Requirement: Print the material again without any changes, starting at the line that contains "Within the photograph" and ending at the end of the material, both included.

Provided records:

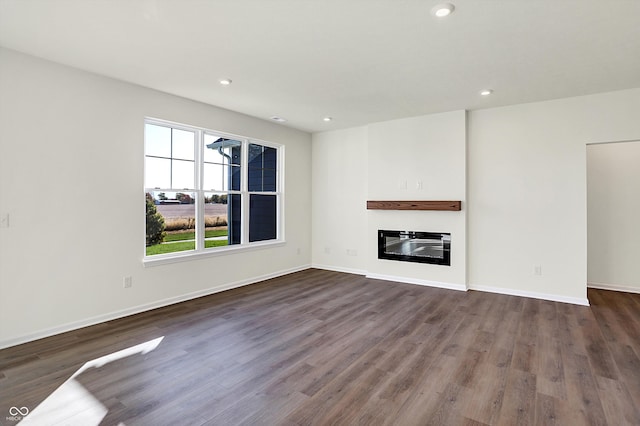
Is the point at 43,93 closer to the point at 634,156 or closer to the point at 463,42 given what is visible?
the point at 463,42

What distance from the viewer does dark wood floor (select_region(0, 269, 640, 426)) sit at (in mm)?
1991

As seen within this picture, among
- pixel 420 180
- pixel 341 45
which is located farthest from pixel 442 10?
pixel 420 180

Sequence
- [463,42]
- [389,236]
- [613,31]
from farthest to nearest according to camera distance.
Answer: [389,236]
[463,42]
[613,31]

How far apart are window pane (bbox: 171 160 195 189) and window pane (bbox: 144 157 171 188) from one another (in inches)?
2.7

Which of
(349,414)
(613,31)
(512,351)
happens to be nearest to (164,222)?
(349,414)

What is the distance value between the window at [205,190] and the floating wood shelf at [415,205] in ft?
5.89

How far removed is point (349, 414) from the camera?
1966mm

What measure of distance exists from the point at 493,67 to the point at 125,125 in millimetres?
4030

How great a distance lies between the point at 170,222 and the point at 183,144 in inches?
42.1

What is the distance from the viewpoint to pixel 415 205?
5109 mm

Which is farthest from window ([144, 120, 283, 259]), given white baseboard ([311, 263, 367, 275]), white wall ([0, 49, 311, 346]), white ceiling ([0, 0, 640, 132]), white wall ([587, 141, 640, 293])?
white wall ([587, 141, 640, 293])

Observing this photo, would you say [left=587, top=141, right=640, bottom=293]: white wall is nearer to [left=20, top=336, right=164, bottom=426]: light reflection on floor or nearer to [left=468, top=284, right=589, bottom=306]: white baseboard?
[left=468, top=284, right=589, bottom=306]: white baseboard

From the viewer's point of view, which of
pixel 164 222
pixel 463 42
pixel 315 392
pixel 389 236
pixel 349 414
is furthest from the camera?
pixel 389 236

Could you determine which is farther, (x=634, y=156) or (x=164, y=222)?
(x=634, y=156)
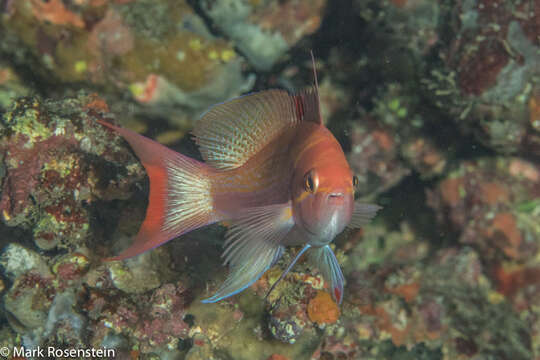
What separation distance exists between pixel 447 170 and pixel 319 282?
96.7 inches

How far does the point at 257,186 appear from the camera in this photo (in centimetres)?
248

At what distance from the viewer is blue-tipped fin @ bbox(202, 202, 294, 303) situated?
2.14 metres

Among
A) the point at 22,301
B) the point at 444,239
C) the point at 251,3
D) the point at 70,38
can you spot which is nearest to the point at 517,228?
the point at 444,239

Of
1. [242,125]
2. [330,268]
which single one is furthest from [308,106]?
[330,268]

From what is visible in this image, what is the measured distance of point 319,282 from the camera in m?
3.33

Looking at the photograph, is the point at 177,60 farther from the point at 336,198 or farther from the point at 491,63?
the point at 491,63

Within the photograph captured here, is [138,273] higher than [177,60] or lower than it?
lower

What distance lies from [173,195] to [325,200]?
1208mm

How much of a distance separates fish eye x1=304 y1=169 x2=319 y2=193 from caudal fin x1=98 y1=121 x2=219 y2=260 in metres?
0.89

Exercise answer:
Within the photograph captured here, is [138,273] higher than [177,60] or lower than it?
lower

What distance lies from [173,195] to [325,200]?
1208mm

How much of a distance separates fish eye x1=304 y1=169 x2=319 y2=193 from caudal fin x1=98 y1=121 x2=219 y2=260 in metres?
0.89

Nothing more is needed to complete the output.